19/02/08

Vita di S. AGOSTINO...



Aurelio Agostino nacque il 13 novembre del 354 a Tagaste, l'odierna Souk-Ahras, nella parte orientale dell'attuale Algeria. Tutta la regio ne, all'epoca, faceva parte dell'Africa Proconsolare. La sua vita intera si svolse nella cornice di una progressiva decadenza e disfacimento di tutti i valori della romanità classica e nel contempo di un'espansione e di una crescita ormai inarrestabile del Cristianesimo che soltanto da poco era uscito dalla morsa delle persecuzioni.

La spaccatura tra l'Oriente e l'Occidente dell'impero era ormai cosa fatta e non più ricucibile; anche le due culture e le stesse lingue, la latina e la greca, si facevano sempre più estranee l'una all'altra.
I barbari premevano sempre più minacciosi sui confini settentrionali e non avrebbero tardato a sfondarli per presentarsi persino a Roma e, attraverso la Spagna, nelle regioni dell'Africa Romana. Sul crollo di una concezione, e direi di un mito, dell'uomo si afferma va ormai la concezione della nuova religione che presentava dell'uomo una concezione assai più ricca, oggi si direbbe una liberazione totale, non accessibile soltanto ai più fortunati ma senza distinzione a Giudei o Greci, a barbari o Sciti, a schiavi o liberi, a uomini o donne. Così nella confusione drammatica dei tempi che si abbuiano la Chiesa si prepara a restar sola, come spesso succede, a difendere e ad affermare l'uomo nella totalità delle sue esigenze e delle sue possibilità.
Dall'editto di tolleranza di Costantino, Teodosio non tarderà a rendere il Cristianesimo religione di stato (380); presto verranno proibite tutte le forme di culto pagano e verrà disposta la distruzione di tutti i luoghi di culto della vecchia religione (391).
Il paganesimo fu tuttavia lento e difficile a morire. Ancora nella fanciullezza di Agostino si verificò quel rigurgito di Giuliano l'Apostata che tentò anche con maniere dure di restaurare la vecchia religione di stato, convinto che questa sarebbe stata la medicina unica, capace di risollevare la potenza e la gloria di Roma.
Anche nel Cristianesimo il fenomeno delle conversioni di massa portò inevitabilmente a un abbassamento del livello qualitativo, a una sorta di sbracamento che interessò sia l'ambito della fede (eresie e affini) sia l'ambito dei comportamenti e della testimonianza.
Questa, molto sinteticamente, la cornice nella quale si inseriscono i 76 anni della vita di S.Agostino, cornice che non mancò di imprimere la sua influenza su di lui come, a sua volta, ne subì l'influsso, e certo molto significativo, e fu lievitata da lui come lo è la pasta che accoglie in sé un lievito molto forte.
Il padre di Agostino era un pagano, di nome Patrizio, impiegato nell'amministrazione del municipio di Tagaste. La condizione sociale lo vedeva tra gli honestiores della piccola comunità. La condizione economica era più precaria della condizione sociale.

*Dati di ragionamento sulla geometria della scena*
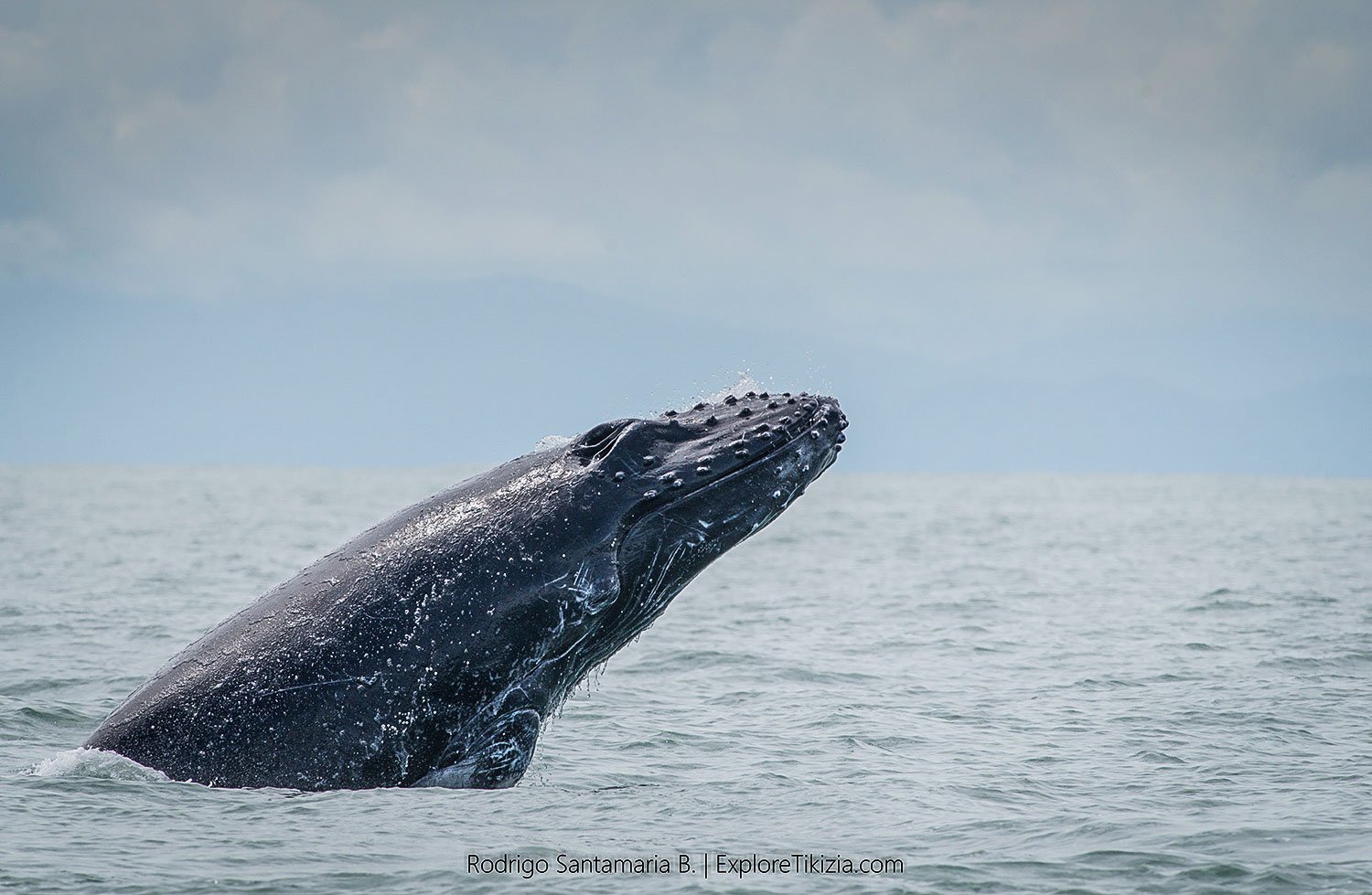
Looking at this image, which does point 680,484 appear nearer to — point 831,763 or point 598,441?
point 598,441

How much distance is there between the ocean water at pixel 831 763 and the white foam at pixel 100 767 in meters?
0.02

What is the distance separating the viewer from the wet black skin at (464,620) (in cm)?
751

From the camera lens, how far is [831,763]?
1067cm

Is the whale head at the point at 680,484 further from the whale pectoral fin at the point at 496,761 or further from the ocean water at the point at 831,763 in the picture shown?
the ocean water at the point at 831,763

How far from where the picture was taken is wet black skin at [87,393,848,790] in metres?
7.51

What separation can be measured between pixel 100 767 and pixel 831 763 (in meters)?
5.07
---
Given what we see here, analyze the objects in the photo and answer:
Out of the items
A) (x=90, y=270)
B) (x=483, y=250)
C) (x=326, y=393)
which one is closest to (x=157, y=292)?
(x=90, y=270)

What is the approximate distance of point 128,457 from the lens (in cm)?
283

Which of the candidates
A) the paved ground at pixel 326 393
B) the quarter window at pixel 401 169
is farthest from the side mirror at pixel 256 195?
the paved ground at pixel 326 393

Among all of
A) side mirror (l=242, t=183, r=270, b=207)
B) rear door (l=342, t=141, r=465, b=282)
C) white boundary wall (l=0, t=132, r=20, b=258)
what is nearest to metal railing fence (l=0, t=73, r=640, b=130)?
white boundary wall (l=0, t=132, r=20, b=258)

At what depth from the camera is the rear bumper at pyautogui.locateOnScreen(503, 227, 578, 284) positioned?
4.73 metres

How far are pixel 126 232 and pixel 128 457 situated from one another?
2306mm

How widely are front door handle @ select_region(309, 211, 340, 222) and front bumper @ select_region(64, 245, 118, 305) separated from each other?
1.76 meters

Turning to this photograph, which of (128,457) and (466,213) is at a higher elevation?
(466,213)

*Esercizi*
[1] Ricopia dal brano sulla vita di sant'Agostino tutto quello che va da "Questa, molto sinteticamente, la" giù fino a "lievito molto forte.".
[2] Rispondi a queste domande sul brano dedicato alla vita di sant'Agostino:
(a) In che giorno, mese e anno nacque Agostino?
(b) In quale anno Teodosio rese il Cristianesimo religione di stato?
(c) Come si chiamava il padre di Agostino e dove lavorava?
[3] Prosegui il brano sulla vita di sant'Agostino partendo subito dopo la sua ultima frase.

*Risposte agli esercizi*
[1]
Questa, molto sinteticamente, la cornice nella quale si inseriscono i 76 anni della vita di S.Agostino, cornice che non mancò di imprimere la sua influenza su di lui come, a sua volta, ne subì l'influsso, e certo molto significativo, e fu lievitata da lui come lo è la pasta che accoglie in sé un lievito molto forte.

[2]
(a) Il 13 novembre del 354.
(b) Nel 380.
(c) Si chiamava Patrizio e lavorava nell'amministrazione del municipio di Tagaste.

[3]
La madre si chiamava Monica, un nome imponente e sublime nella storia della santità della Chiesa. Anche a fianco di un figlio così grande la sua personalità cristiana brilla di luce propria e fu tale l'influsso che ebbe su di lui, sulla sua crescita, sul suo carattere, su tutto il suo cammino, che nelle vicende e nei sentimenti del figlio, anche già vescovo, spesso affiora spontaneo il riflesso della madre.
Da lei fu educato a profondi sentimenti cristiani, al rispetto di Dio, all'amore di Cristo, alla sensibilità verso il prossimo, al valore dell'amicizia. Ma, secondo un costume del luogo e del tempo, il battesimo fu rimandato a un'età più cosciente.
La scuola ne rivelò e potenziò le superbe capacità intellettuali, la tendenza alla ricerca e all'approfondimento, la possibilità di esprimersi con chiara lucidità; divenne veramente padrone del pensare e del comunicare. Però non seppe dargli una formazione nei valori. Era una scuola ancora di carattere paganeggiante e materialistico, attenta alle futilità e alle vanità della vita, più capace di scatenar passioni che di insegnarne il dominio e la valorizzazione dei caratteri positivi.
Frequentò le scuole del paese natale fino a 12 anni, poi per due anni quelle di Madaura, una quarantina di chilometri più a sud, e infine gli studi superiori a Cartagine.
Un anno di ozio prima di potersi recare a Cartagine, poi la lontananza da Tagaste e soprattutto dalla madre costituiscono quel tratto della sua giovinezza in cui egli si sentì libero e abbandonato a se stesso, senza freni e senza scrupoli in cui si manifestò in lui quella sbrigliatezza di comportamento di cui ebbe poi tanto a vergognarsi e a rammaricarsi.
A Cartagine si legò d'amore con una donna forse più bassa di lui nella scala sociale. Ne ebbe un figlio che chiamò Adeodato. L'amò e le fu fedele sempre per tutto il tempo che convisse con lei. Nel tempo della sua conversione la rimandò in Africa. Essa non viene mai nominata o descritta; passa nella sua vita con assoluta discrezione e lascia in noi un sentimento di accorato affetto.
A Cartagine, intorno ai 18 anni, ebbe un incontro a cui vien data da Agostino stesso un'importanza ben più decisiva.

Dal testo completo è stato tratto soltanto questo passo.